Он добавил в лампе огня, чтобы подробно разглядеть, куда девался лис. Старые люди говаривали, что с этим зверем аккуратно нужно быть, а вдруг в хозяйство принесёт какую заразу. «Надо бы известкой в курятнике протравить», – строил он планы на завтра, но утром не срослось – у Насти отошли воды. Авдотья выгнала домочадцев из комнаты, истопила печь, приготовила немалый казан кипятка и стала ждать, когда у роженицы начнутся схватки.
В ожидании прошёл весь день.
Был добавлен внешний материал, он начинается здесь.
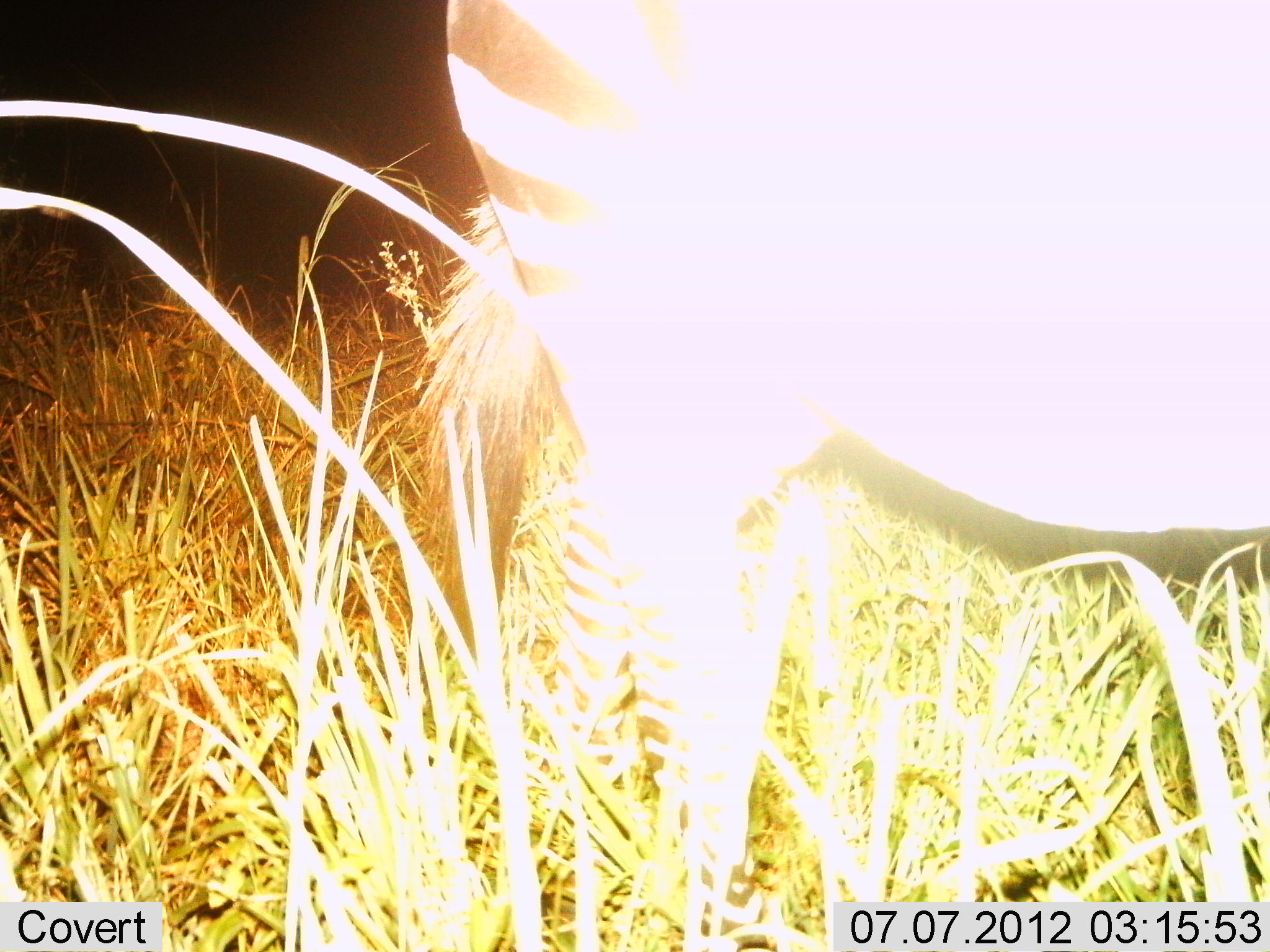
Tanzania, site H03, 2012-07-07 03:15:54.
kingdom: Animalia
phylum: Chordata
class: Mammalia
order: Perissodactyla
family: Equidae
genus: Equus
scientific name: Equus quagga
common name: plains zebra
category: zebra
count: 1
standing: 90%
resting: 0%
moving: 10%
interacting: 0%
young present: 0%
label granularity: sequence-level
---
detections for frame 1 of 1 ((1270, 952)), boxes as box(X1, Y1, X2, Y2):
animal: box(407, 1, 1269, 952)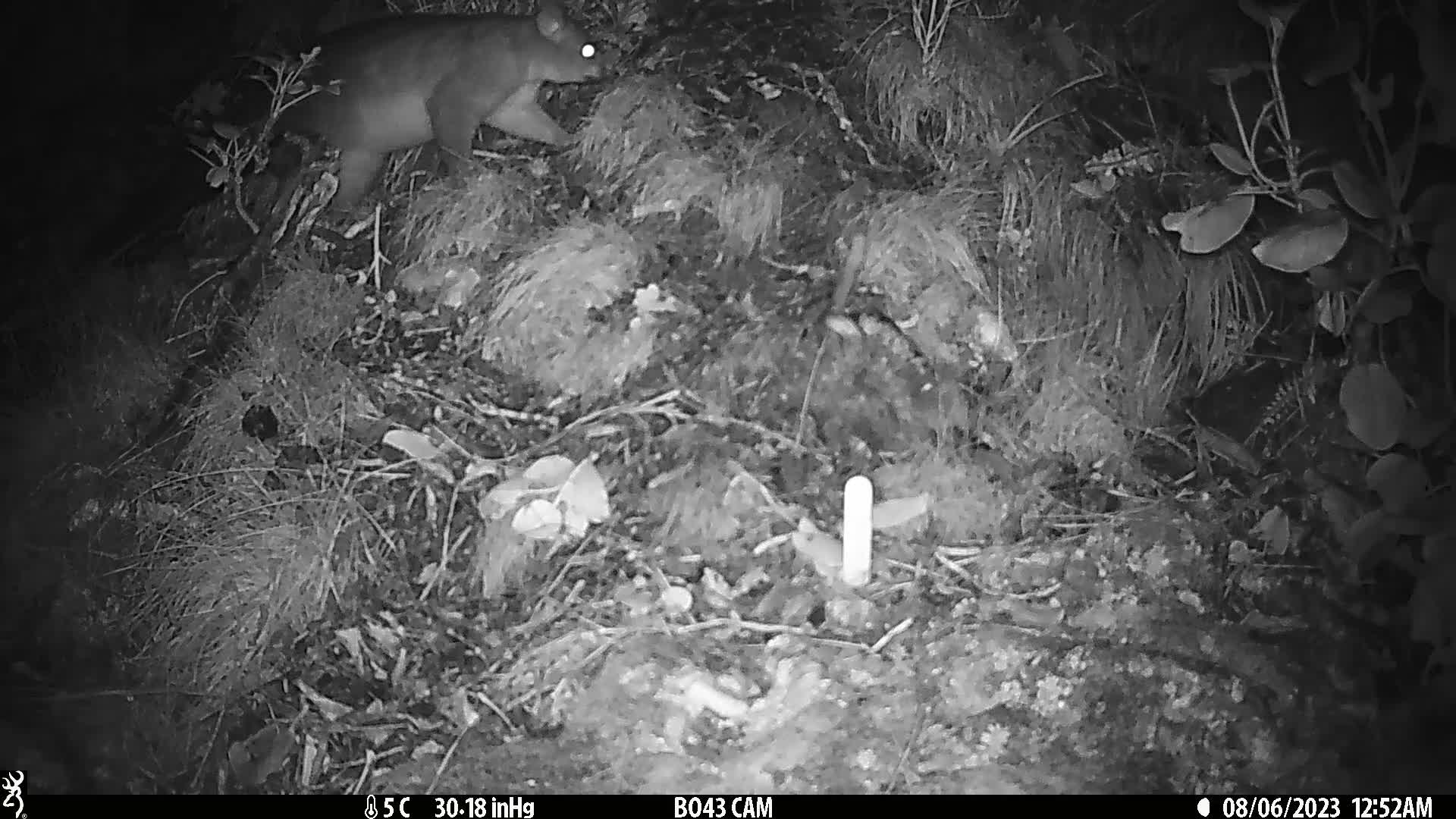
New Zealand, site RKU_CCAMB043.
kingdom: Animalia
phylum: Chordata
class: Mammalia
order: Diprotodontia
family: Phalangeridae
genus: Trichosurus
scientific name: Trichosurus vulpecula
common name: common brushtail possum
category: possum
Possum (common brushtail possum) (Trichosurus vulpecula).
С наступлением темноты повитуха призвала Филиппа, дала ему в руки полотняный рушник и заставила давить на живот жены от груди, чтобы заставить ребёнка выйти.
Уже через несколько минут лоб Филиппа покрыла густая испарина. Он взмок и так устал, будто целый божий день вместо волов тянул по бездорожью гружёную телегу. Руки его мелко дрожали, а сердце болело и сжималось всякий раз, когда он пытался проделать то, что приказывала ему делать Авдотья.